▶ **Stated goal**:
Write out exactly the lines below that run from the line containing "What measurement separates" through the last line of the records.

▶ **Task input**:

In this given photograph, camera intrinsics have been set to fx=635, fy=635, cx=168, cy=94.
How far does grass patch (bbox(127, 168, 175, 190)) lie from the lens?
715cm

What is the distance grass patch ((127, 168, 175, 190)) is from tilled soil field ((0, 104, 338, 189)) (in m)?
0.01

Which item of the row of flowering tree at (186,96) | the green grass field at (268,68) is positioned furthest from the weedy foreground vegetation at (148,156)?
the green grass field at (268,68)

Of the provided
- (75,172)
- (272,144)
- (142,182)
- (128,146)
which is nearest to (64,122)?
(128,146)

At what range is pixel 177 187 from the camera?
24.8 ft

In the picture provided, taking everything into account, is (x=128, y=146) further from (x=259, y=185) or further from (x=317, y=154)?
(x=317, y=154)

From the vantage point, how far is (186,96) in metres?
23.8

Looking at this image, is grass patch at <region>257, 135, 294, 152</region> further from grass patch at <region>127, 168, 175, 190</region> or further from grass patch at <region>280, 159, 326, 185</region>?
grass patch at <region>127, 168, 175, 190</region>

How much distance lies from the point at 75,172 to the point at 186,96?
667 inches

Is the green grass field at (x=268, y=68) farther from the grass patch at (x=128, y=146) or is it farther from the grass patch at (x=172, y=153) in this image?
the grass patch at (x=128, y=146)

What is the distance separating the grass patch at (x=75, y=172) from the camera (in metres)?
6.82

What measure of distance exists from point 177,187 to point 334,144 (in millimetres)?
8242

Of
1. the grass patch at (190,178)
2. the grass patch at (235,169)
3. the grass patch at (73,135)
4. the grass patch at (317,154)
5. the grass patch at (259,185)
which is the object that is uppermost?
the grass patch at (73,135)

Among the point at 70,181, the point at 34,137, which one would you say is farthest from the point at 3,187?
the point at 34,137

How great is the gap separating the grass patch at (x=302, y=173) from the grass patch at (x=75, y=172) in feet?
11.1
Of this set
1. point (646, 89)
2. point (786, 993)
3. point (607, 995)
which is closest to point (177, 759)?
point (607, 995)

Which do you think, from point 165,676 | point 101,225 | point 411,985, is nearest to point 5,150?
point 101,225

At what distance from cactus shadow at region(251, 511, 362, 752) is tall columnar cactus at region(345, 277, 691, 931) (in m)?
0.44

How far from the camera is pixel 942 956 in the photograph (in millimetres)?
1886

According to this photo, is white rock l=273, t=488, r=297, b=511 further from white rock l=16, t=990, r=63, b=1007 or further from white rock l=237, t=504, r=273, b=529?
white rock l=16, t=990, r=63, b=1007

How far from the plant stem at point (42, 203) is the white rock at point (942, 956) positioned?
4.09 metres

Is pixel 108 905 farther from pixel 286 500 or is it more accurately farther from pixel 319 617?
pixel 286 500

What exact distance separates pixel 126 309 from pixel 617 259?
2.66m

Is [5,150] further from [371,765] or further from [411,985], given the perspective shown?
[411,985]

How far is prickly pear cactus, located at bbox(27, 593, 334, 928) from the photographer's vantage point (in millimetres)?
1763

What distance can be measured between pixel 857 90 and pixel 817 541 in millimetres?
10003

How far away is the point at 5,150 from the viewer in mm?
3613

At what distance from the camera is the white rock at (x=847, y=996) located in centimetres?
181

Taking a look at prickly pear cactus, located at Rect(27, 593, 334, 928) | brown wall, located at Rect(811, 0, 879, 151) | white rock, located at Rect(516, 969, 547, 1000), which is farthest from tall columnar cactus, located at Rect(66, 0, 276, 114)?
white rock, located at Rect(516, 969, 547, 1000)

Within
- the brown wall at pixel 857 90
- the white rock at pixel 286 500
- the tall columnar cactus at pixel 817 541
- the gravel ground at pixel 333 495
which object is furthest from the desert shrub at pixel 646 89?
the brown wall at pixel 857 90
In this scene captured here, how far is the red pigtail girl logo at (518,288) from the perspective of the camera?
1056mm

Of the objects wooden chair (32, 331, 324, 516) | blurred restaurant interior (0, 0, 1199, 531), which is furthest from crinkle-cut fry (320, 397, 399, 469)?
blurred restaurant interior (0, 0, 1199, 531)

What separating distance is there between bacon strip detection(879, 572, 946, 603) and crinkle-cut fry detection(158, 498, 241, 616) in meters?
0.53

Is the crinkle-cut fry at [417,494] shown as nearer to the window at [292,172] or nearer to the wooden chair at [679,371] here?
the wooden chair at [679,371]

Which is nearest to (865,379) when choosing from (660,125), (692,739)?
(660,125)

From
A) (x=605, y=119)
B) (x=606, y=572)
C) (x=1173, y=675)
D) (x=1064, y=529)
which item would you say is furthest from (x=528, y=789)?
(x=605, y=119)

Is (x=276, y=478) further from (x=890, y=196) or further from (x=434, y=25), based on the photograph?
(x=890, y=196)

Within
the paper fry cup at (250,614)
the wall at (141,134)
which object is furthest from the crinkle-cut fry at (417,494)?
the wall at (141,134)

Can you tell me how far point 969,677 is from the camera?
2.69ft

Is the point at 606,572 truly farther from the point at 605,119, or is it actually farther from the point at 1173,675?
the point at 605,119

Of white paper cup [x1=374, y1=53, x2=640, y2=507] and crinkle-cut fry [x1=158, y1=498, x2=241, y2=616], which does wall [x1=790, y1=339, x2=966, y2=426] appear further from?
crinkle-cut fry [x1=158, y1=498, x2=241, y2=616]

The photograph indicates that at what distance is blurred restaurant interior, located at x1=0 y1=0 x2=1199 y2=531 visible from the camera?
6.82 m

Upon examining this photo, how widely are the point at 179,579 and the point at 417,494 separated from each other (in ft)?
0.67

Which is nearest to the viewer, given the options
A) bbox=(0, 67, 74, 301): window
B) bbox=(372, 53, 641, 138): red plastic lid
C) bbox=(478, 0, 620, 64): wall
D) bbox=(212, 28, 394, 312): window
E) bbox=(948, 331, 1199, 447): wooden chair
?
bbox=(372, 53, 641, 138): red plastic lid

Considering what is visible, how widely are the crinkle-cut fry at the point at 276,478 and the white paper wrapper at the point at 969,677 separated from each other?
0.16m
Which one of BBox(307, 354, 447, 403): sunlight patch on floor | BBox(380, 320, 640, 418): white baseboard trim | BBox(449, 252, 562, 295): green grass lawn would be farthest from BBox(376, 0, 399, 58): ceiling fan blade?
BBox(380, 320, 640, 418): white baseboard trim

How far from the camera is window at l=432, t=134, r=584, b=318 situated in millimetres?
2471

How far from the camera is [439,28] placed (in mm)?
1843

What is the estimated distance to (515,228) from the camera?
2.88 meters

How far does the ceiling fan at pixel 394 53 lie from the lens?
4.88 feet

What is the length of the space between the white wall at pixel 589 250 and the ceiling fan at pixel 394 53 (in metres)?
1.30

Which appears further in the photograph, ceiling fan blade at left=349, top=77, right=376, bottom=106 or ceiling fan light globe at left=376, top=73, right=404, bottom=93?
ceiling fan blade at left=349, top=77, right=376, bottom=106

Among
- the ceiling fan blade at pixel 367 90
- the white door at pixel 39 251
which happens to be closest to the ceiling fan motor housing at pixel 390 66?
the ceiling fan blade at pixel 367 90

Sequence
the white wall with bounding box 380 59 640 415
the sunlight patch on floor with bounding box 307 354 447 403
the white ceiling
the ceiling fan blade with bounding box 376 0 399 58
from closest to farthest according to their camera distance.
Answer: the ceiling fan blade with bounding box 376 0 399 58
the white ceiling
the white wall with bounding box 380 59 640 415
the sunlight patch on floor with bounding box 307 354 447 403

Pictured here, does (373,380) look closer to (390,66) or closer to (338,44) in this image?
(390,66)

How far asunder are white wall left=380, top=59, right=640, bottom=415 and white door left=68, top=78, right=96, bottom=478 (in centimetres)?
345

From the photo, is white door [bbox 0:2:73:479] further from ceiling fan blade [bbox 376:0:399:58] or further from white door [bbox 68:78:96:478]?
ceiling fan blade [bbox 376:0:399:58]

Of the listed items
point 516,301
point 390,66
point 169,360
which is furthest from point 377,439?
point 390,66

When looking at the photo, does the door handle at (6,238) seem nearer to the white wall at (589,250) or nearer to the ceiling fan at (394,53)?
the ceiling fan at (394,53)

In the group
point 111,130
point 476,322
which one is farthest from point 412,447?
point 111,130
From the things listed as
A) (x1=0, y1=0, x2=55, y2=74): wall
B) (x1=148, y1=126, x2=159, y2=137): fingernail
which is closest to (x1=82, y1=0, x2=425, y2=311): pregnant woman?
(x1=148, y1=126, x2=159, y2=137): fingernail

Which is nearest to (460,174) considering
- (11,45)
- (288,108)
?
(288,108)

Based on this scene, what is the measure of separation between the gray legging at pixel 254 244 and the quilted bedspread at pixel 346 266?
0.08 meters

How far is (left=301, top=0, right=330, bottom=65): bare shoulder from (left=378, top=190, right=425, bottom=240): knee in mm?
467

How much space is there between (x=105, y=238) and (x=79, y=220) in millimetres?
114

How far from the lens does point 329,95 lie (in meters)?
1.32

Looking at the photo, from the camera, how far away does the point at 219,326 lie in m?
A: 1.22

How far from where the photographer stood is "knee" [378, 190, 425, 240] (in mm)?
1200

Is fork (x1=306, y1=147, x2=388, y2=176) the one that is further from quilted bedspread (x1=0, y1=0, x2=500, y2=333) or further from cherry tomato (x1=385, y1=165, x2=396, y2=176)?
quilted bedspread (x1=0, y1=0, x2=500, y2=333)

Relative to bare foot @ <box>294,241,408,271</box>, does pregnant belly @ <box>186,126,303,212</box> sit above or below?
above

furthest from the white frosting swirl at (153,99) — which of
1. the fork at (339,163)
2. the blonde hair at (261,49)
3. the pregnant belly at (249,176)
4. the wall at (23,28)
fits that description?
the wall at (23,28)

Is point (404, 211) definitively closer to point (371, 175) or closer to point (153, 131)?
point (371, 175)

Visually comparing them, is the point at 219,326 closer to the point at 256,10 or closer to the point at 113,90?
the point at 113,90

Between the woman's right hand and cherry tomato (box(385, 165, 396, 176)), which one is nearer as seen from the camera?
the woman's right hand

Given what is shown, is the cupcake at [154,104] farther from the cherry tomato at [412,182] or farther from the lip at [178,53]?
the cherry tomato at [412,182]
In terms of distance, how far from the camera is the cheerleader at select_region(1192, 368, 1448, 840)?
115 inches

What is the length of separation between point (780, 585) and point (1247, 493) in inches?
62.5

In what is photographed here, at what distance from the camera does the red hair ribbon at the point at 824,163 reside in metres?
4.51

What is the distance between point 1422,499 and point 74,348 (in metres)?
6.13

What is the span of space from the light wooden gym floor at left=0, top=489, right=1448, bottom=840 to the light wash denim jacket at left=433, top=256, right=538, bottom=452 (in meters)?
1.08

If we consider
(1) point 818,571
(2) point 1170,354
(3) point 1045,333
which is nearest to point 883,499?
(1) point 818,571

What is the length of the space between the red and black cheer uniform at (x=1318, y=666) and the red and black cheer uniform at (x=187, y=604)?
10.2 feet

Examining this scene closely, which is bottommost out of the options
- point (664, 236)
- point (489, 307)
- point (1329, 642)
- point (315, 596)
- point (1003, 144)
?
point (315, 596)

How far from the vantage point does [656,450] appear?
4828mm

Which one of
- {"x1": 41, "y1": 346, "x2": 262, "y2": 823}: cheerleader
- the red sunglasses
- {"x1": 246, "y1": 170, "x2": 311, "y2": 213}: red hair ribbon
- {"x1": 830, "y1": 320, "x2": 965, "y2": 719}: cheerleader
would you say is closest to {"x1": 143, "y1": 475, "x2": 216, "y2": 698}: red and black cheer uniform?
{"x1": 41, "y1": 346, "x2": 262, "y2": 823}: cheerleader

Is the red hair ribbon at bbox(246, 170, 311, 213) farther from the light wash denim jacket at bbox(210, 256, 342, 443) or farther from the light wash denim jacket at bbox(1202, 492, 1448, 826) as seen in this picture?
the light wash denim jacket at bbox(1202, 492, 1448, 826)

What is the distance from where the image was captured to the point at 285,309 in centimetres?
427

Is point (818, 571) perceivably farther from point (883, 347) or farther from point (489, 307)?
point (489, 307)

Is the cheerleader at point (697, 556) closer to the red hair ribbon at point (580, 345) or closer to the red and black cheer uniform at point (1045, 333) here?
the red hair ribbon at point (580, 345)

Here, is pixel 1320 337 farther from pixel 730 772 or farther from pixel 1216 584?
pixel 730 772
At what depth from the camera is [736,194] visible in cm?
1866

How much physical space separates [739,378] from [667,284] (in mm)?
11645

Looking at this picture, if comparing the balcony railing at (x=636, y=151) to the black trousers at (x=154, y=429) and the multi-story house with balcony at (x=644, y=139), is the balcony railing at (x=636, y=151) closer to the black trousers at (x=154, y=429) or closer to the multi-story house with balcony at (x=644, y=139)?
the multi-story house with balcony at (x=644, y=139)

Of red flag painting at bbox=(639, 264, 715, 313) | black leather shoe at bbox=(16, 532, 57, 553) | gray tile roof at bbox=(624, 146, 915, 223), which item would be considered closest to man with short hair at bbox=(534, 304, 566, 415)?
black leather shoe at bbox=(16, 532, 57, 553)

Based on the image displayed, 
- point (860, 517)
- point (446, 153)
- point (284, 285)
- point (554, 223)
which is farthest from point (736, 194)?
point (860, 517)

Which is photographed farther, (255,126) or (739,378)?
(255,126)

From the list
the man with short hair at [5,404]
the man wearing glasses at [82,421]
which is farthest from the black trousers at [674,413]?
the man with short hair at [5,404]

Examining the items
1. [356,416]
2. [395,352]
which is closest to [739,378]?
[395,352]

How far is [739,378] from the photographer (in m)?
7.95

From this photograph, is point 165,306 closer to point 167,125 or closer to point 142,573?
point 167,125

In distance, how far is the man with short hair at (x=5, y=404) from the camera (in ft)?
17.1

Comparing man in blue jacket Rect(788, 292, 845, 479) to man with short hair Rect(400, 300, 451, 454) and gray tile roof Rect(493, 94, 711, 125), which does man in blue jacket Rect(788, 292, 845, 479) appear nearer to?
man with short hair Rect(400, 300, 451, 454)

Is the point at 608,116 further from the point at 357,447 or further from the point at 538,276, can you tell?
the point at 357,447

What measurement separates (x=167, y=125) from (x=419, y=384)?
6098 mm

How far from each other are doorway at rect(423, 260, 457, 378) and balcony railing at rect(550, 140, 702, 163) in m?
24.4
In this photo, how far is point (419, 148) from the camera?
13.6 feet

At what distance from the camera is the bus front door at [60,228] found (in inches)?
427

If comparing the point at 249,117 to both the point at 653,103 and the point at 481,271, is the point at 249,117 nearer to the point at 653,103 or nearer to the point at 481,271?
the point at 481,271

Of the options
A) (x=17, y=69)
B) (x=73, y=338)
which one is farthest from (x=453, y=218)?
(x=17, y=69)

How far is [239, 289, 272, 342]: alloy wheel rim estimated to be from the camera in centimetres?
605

▶ **Solution to this problem**:
What measurement separates (x=167, y=125) from (x=419, y=384)?
6098 mm

How far from each other are doorway at rect(423, 260, 457, 378) and balcony railing at rect(550, 140, 702, 163) in m?
24.4
In this photo, how far is point (419, 148) from the camera?
13.6 feet

At what distance from the camera is the bus front door at [60,228] found (in inches)?
427

If comparing the point at 249,117 to both the point at 653,103 and the point at 481,271, is the point at 249,117 nearer to the point at 653,103 or nearer to the point at 481,271?
the point at 481,271

Of the options
A) (x=17, y=69)
B) (x=73, y=338)
which one is farthest from (x=453, y=218)?
(x=17, y=69)

How far is [239, 289, 272, 342]: alloy wheel rim estimated to be from the camera in centimetres?
605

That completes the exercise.